- _TASK ITEM_:
What is needed is an exact repetition of the lines from the first one in the data through the line with "line-height: 1.9em;", with no pictures.
BEGIN
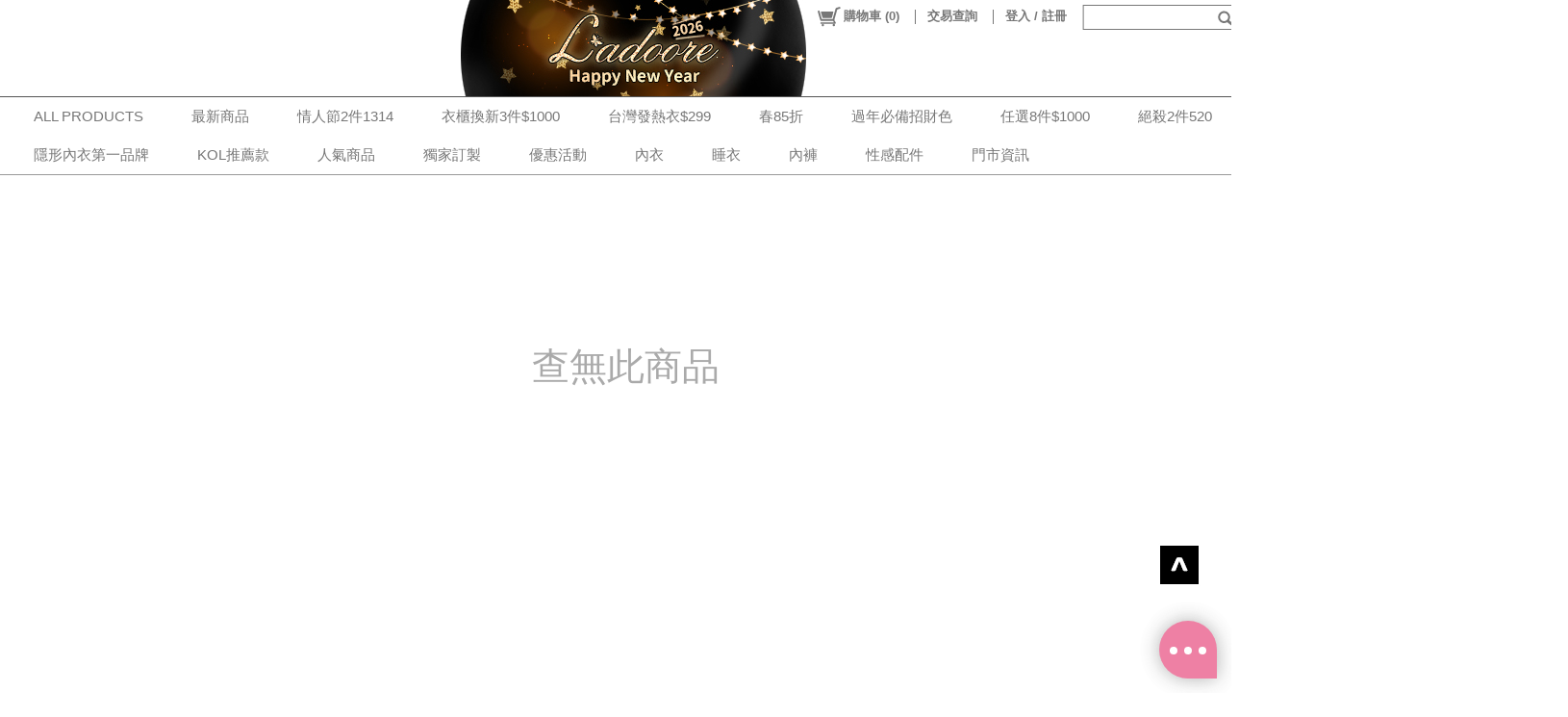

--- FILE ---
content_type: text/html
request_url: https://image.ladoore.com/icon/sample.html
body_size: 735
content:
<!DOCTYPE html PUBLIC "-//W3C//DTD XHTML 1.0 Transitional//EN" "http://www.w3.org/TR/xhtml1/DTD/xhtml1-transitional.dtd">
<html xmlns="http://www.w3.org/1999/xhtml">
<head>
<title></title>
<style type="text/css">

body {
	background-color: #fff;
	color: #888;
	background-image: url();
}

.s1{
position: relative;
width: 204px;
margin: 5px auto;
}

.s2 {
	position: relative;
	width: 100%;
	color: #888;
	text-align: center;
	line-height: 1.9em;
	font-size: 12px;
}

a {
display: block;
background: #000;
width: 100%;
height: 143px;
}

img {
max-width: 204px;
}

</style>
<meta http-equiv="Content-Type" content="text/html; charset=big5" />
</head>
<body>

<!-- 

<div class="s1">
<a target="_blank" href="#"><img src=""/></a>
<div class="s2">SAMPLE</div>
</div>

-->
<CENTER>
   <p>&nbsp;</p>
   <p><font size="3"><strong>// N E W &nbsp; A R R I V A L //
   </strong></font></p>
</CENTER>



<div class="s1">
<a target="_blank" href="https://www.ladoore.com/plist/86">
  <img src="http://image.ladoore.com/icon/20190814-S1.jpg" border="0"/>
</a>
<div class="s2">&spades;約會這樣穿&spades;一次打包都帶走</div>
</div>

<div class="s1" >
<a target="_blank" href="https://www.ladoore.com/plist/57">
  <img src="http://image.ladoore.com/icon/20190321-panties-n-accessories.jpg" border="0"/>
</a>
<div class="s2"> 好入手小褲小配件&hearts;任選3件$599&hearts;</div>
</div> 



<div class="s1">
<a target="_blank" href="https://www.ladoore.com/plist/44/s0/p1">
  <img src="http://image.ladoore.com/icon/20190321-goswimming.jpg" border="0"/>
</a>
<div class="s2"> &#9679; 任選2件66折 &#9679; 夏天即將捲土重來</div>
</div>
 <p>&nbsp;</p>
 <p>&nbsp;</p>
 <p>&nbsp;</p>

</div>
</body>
END
- _EXERCISE ANSWER_:
--- FILE ---
content_type: text/html
request_url: https://image.ladoore.com/icon/sample.html
body_size: 735
content:
<!DOCTYPE html PUBLIC "-//W3C//DTD XHTML 1.0 Transitional//EN" "http://www.w3.org/TR/xhtml1/DTD/xhtml1-transitional.dtd">
<html xmlns="http://www.w3.org/1999/xhtml">
<head>
<title></title>
<style type="text/css">

body {
	background-color: #fff;
	color: #888;
	background-image: url();
}

.s1{
position: relative;
width: 204px;
margin: 5px auto;
}

.s2 {
	position: relative;
	width: 100%;
	color: #888;
	text-align: center;
	line-height: 1.9em;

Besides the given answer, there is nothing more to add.